=== Work to complete ===
a) Answer these questions about the IPC architecture page, please:
(i) What two things is the layered IPC architecture built on?
(ii) What function is each worker launched with to create a new process group?
(iii) What is the maximum message size for gRPC communication?
b) Show every line of the listing that contains the string "nearest". Case counts.

=== Document passage ===
____________________
IPC Architecture¶

Workers communicate with the MOSAIC core through a layered IPC (Inter-Process Communication) architecture built on gRPC and JSONL over stdout.

Three-Tier Process Model¶

Process Hierarchy¶

MOSAIC GUI (PID 12345)
└── Trainer Daemon (PID 12346)         <-- spawned at startup
    ├── Telemetry Proxy (PID 12348)     <-- spawned per job
    │   └── Worker Process (PID 12349)
    │       └── CleanRL PPO (in-process)
    └── Telemetry Proxy (PID 12350)     <-- another job
        └── Worker Process (PID 12351)

Each worker is launched with os.setsid() to create a new process group, allowing the entire tree to be killed with a single SIGTERM.

gRPC Protocol¶

MOSAIC uses gRPC (Protocol Buffers over HTTP/2) for all structured communication between the GUI, Daemon, and workers.

Aspect	Value
Transport	HTTP/2 over TCP (loopback: `127.0.0.1:50055`)
Serialization	Protocol Buffers v5.27.2
Max Message	64 MB send/receive
Keepalive	HTTP/2 pings every 30 s
Security	Insecure (loopback only)

RPC Methods¶

        sequenceDiagram
    participant GUI
    participant Daemon
    participant Proxy as Telemetry Proxy
    participant Worker

    GUI->>Daemon: SubmitRun(config_json)
    Daemon-->>GUI: run_id

    Note over Daemon: Status: INIT

    Daemon->>Proxy: spawn subprocess
    Proxy->>Worker: spawn subprocess

    Worker->>Daemon: RegisterWorker(capabilities)
    Daemon-->>Worker: session_token

    Note over Daemon: Status: HANDSHAKE → READY

    Worker->>Proxy: JSONL to stdout
    Proxy->>Daemon: PublishRunSteps(stream)

    Note over Daemon: Status: READY → EXECUTING

    Daemon->>GUI: StreamRunSteps(stream)

    Note over Worker: Training loop...

    Worker->>Proxy: run_completed event
    Proxy->>Daemon: Close stream

    Note over Daemon: EXECUTING → TERMINATED
    Daemon->>GUI: RunUpdate(TERMINATED)
____________________
=== Stored data ===

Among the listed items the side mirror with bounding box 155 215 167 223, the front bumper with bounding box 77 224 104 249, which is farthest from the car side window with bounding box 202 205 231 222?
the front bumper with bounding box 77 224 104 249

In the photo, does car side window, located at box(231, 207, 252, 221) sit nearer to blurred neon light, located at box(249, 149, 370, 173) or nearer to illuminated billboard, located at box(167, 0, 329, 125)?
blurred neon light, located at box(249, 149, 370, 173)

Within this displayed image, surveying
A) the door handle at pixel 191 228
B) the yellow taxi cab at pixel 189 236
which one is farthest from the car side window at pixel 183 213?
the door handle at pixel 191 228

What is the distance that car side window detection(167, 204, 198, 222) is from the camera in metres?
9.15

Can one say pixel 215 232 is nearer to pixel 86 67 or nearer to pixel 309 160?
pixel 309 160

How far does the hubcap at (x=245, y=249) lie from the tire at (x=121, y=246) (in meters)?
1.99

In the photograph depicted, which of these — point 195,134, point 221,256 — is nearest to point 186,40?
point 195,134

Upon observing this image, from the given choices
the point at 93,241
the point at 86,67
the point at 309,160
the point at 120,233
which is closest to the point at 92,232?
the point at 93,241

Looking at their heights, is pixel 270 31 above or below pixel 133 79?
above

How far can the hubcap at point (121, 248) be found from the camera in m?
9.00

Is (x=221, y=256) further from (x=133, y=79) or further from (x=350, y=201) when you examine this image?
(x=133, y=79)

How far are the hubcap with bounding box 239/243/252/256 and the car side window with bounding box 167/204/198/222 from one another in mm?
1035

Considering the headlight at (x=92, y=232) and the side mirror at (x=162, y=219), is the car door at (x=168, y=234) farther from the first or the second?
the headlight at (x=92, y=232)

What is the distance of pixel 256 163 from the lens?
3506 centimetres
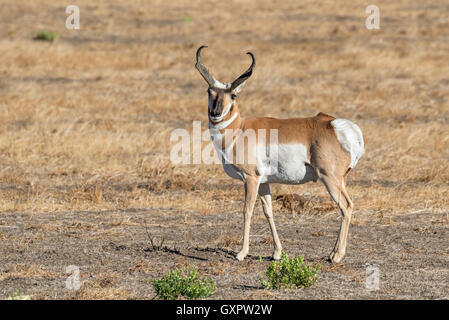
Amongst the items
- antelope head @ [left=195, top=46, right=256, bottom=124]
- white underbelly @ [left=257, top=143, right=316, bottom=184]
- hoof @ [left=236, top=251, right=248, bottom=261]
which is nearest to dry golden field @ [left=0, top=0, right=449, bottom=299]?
hoof @ [left=236, top=251, right=248, bottom=261]

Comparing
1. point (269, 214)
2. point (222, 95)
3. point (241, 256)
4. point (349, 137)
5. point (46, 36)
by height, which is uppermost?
point (46, 36)

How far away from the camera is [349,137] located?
907 centimetres

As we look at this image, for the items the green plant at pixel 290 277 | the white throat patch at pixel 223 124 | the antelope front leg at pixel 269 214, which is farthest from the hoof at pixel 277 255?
the white throat patch at pixel 223 124

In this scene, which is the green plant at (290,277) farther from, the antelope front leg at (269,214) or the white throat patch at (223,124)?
the white throat patch at (223,124)

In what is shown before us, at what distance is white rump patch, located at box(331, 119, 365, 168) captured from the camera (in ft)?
29.6

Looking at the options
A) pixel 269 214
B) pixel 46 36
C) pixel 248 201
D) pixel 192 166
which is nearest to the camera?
pixel 248 201

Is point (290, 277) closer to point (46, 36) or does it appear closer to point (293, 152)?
point (293, 152)

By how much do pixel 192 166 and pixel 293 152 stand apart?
5.78 m

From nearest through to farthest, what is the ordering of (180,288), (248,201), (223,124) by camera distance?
(180,288), (248,201), (223,124)

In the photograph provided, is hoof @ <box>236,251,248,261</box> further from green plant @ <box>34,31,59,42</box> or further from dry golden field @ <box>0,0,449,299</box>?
green plant @ <box>34,31,59,42</box>

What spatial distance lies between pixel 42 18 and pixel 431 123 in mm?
22226

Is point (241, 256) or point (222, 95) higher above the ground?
point (222, 95)

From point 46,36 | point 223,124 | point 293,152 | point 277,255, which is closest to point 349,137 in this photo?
point 293,152

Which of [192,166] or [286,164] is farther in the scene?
[192,166]
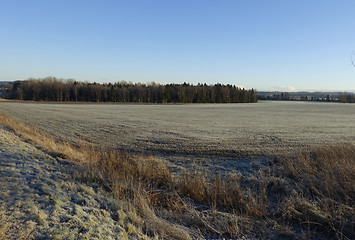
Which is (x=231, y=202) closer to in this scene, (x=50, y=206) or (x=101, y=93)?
(x=50, y=206)

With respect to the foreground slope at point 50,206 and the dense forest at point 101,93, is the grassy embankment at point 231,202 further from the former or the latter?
the dense forest at point 101,93

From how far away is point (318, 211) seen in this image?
19.1 feet

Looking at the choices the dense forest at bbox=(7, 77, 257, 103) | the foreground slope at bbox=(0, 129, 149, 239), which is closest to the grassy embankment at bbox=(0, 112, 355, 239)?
the foreground slope at bbox=(0, 129, 149, 239)

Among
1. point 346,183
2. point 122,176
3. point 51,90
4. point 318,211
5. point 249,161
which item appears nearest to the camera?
point 318,211

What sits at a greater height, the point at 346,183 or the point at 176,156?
the point at 346,183

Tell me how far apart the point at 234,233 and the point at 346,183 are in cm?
437

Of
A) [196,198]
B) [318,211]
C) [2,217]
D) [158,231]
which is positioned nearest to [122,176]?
[196,198]

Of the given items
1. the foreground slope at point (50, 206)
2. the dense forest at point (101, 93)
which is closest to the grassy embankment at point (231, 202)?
the foreground slope at point (50, 206)

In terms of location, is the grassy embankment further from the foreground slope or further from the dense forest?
the dense forest

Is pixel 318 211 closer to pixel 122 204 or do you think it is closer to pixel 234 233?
pixel 234 233

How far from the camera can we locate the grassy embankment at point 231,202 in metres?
5.20

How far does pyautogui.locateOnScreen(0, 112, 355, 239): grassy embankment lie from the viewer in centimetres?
520

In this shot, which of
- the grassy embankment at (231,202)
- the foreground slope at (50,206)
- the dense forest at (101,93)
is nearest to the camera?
the foreground slope at (50,206)

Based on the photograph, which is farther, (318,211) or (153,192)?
(153,192)
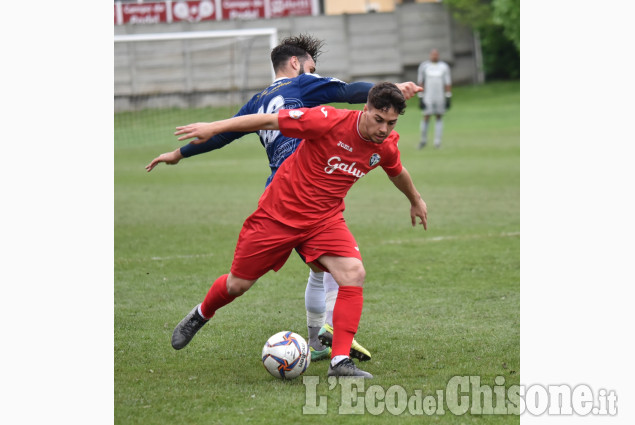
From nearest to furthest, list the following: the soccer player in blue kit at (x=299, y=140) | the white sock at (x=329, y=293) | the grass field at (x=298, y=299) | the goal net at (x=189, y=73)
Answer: the grass field at (x=298, y=299)
the soccer player in blue kit at (x=299, y=140)
the white sock at (x=329, y=293)
the goal net at (x=189, y=73)

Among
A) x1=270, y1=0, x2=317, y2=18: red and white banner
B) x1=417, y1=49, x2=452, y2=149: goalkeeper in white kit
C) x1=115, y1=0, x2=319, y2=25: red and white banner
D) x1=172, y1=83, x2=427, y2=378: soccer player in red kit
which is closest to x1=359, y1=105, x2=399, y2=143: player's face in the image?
x1=172, y1=83, x2=427, y2=378: soccer player in red kit

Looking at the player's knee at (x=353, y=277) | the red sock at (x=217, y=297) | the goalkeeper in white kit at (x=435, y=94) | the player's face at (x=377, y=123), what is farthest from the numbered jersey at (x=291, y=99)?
the goalkeeper in white kit at (x=435, y=94)

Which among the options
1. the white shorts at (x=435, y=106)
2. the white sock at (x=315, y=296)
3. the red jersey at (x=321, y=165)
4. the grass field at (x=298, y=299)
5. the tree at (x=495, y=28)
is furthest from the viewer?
the tree at (x=495, y=28)

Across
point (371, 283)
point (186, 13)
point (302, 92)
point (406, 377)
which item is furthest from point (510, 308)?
point (186, 13)

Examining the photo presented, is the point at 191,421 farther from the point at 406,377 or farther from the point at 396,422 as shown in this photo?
the point at 406,377

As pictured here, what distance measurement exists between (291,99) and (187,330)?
1.56 metres

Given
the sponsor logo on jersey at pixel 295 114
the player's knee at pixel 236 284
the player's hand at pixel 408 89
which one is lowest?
the player's knee at pixel 236 284

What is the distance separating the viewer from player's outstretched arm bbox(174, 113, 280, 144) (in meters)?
4.52

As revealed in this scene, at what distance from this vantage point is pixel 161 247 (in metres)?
9.08

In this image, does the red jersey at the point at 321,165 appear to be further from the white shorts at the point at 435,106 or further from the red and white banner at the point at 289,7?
the red and white banner at the point at 289,7

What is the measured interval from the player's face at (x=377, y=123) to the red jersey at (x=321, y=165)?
0.21 feet

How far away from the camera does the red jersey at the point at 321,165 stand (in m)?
4.75

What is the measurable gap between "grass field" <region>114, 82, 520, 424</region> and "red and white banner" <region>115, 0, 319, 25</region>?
21.1 m

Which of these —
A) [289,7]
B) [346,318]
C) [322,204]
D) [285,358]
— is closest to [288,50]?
[322,204]
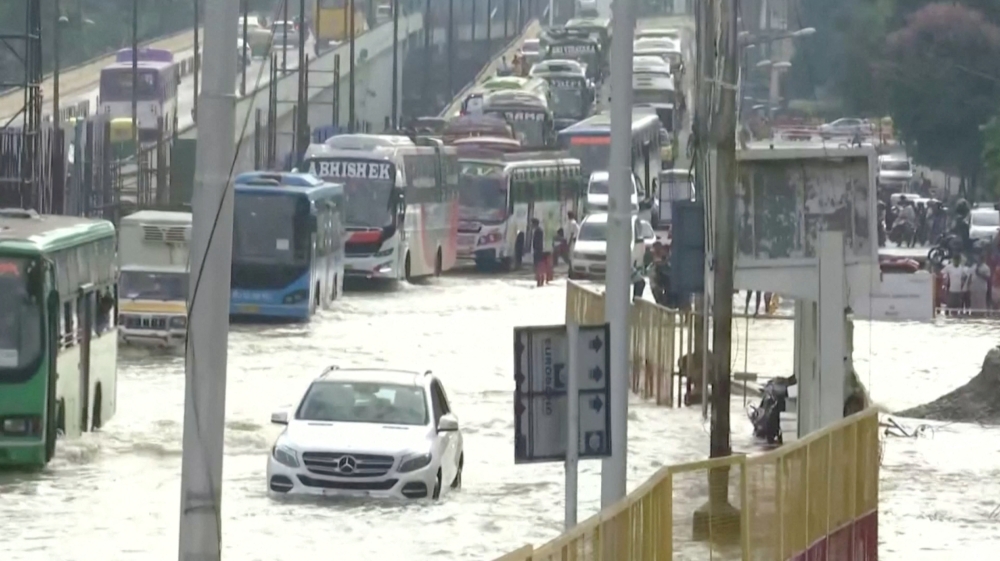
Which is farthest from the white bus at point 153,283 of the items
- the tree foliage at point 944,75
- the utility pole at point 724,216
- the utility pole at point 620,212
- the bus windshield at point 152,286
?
the tree foliage at point 944,75

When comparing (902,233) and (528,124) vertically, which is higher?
(528,124)

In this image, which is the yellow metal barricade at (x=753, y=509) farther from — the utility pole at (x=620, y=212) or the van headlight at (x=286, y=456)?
the van headlight at (x=286, y=456)

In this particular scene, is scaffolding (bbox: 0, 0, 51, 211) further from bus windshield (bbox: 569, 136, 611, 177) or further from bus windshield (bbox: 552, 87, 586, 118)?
bus windshield (bbox: 552, 87, 586, 118)

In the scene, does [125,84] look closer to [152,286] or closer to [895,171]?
[895,171]

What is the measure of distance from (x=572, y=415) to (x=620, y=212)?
144 inches

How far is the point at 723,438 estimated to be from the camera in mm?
19484

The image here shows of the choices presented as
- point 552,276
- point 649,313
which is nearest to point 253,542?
point 649,313

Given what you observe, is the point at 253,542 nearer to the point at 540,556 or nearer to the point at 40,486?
the point at 40,486

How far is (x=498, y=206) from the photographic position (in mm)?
57031

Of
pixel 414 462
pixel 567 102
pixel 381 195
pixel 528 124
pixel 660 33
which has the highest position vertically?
pixel 660 33

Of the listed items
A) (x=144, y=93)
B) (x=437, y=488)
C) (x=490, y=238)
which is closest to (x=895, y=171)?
(x=144, y=93)

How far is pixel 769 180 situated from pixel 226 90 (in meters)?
11.7

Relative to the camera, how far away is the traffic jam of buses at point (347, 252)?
66.6ft

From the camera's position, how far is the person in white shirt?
143 feet
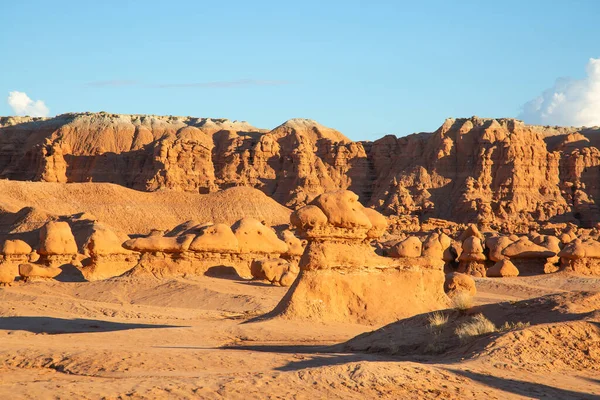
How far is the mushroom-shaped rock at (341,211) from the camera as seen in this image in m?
16.3

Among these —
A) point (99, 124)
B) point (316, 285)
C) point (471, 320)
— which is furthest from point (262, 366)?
point (99, 124)

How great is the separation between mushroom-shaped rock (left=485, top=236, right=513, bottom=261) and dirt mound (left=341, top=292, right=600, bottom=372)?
22547mm

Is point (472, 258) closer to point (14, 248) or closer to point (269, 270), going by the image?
point (269, 270)

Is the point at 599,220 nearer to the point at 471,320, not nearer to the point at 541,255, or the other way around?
the point at 541,255

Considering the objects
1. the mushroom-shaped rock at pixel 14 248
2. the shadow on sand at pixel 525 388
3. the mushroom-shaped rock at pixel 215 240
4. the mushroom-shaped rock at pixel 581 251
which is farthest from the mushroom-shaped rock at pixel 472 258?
the shadow on sand at pixel 525 388

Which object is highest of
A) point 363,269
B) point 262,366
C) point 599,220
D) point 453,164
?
point 453,164

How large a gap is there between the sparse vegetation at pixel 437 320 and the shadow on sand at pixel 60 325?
497 centimetres

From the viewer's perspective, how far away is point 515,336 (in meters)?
10.4

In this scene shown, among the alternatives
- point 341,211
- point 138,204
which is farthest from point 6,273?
point 138,204

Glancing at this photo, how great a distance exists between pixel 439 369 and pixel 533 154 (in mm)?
70651

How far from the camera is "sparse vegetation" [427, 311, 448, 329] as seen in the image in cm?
1214

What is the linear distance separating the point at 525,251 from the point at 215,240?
15436mm

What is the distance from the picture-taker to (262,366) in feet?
31.8

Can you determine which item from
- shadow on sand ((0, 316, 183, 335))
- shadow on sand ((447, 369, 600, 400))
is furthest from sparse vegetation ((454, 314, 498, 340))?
shadow on sand ((0, 316, 183, 335))
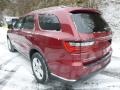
____________________
=== Solution list ===
a)
(i) gRPC and JSONL over stdout
(ii) os.setsid()
(iii) 64 MB send/receive

b)
In the photograph depicted, which of these — point 195,134, point 221,256 — is nearest to point 186,40?
which is nearest to dry golden field @ [left=0, top=0, right=449, bottom=299]?
which is nearest to the camera?
From nearest through to farthest, what is the ordering of (180,288), (248,201), (223,124) by camera distance?
which item appears nearest to the camera?
which is positioned nearest to [122,176]?
is nearest to the camera?
From nearest to furthest, list the following: the soccer player in blue kit at (x=299, y=140) | the white sock at (x=329, y=293) | the grass field at (x=298, y=299) | the goal net at (x=189, y=73)
which is nearest to point 253,542?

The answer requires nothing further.